DATA ROWS.
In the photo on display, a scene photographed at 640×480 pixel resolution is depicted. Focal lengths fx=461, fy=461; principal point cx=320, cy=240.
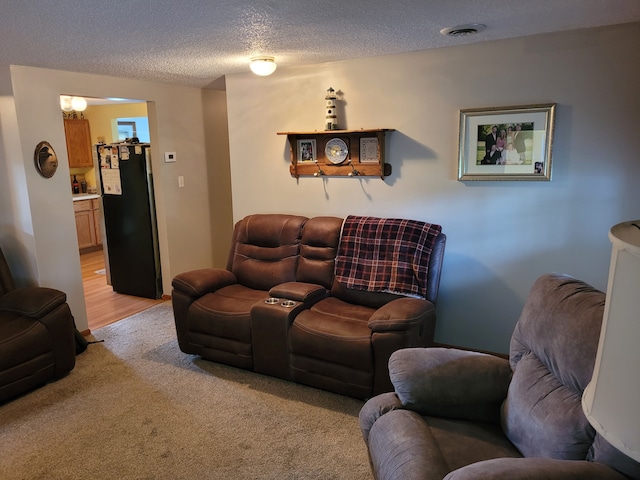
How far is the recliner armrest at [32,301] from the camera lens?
3004 millimetres

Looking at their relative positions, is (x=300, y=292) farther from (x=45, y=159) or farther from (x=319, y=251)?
(x=45, y=159)

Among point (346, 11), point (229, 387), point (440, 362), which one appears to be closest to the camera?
point (440, 362)

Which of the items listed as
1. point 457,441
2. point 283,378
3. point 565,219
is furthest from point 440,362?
point 565,219

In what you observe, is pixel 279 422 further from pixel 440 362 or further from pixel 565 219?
pixel 565 219

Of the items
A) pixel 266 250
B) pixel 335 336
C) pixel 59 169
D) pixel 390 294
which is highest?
pixel 59 169

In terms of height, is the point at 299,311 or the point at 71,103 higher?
the point at 71,103

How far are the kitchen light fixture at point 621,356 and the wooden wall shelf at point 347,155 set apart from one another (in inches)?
104

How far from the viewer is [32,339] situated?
114 inches

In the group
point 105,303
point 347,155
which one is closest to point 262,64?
point 347,155

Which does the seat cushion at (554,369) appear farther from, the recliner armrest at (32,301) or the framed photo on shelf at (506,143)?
the recliner armrest at (32,301)

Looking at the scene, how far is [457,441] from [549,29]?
7.85 feet

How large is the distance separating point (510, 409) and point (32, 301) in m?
2.93

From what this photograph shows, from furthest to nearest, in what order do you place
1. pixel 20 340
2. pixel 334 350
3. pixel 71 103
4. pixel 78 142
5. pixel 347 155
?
pixel 78 142
pixel 71 103
pixel 347 155
pixel 20 340
pixel 334 350

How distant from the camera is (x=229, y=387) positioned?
3.02 m
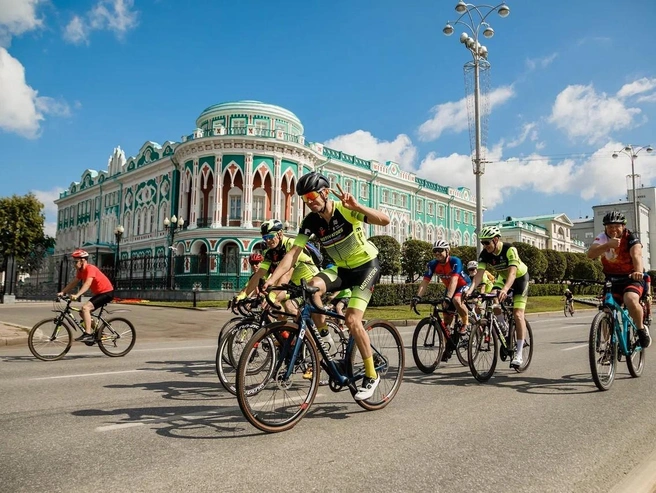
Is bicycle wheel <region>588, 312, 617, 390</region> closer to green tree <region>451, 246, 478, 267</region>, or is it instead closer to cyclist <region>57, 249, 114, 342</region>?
cyclist <region>57, 249, 114, 342</region>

TO BE DONE. All of the records above must be copied exactly, except for the pictures.

COMPLETED TASK.
In the photo on display, a scene photographed at 640×480 pixel resolution is depicted. Focal lengths fx=461, fy=461; principal point cx=320, cy=240.
How far is the recliner armrest at [32,301] from the camera lens?
3004 millimetres

Looking at their relative positions, is (x=300, y=292) farther from (x=45, y=159) or farther from (x=319, y=251)?
(x=45, y=159)

Among point (346, 11), point (229, 387), point (440, 362), which one appears to be closest to the camera?
point (440, 362)

Which of the items listed as
1. point 457,441
2. point 283,378
3. point 565,219
is furthest from point 440,362?
point 565,219

In what you observe, is pixel 279 422 further from pixel 440 362 or further from pixel 565 219?
pixel 565 219

Of the items
A) pixel 266 250
B) pixel 335 336
C) pixel 59 169
D) pixel 390 294
which is highest?
pixel 59 169

In terms of height, is the point at 299,311 or the point at 71,103 higher?
the point at 71,103

How far are the kitchen light fixture at point 621,356 and the wooden wall shelf at point 347,155 set apart from one another (in inches)?
104

How far from the viewer is [32,339] situated?
114 inches

In the group
point 105,303
point 347,155
which one is closest to point 262,64?
point 347,155

Which does the seat cushion at (554,369) appear farther from, the recliner armrest at (32,301) or the framed photo on shelf at (506,143)?
the recliner armrest at (32,301)

Looking at the scene, how far is [457,441] from [549,29]?
7.85 feet

How large is the distance separating point (510, 409) and point (32, 301) in m?
2.93

From what this photograph shows, from furthest to nearest, in what order do you place
1. pixel 20 340
2. pixel 334 350
3. pixel 71 103
4. pixel 78 142
5. pixel 347 155
?
pixel 78 142
pixel 71 103
pixel 347 155
pixel 20 340
pixel 334 350

How distant from the camera is (x=229, y=387) positioned?
3.02 m
Is bicycle wheel <region>588, 312, 617, 390</region> closer to green tree <region>451, 246, 478, 267</region>, or is it instead closer to cyclist <region>57, 249, 114, 342</region>?
cyclist <region>57, 249, 114, 342</region>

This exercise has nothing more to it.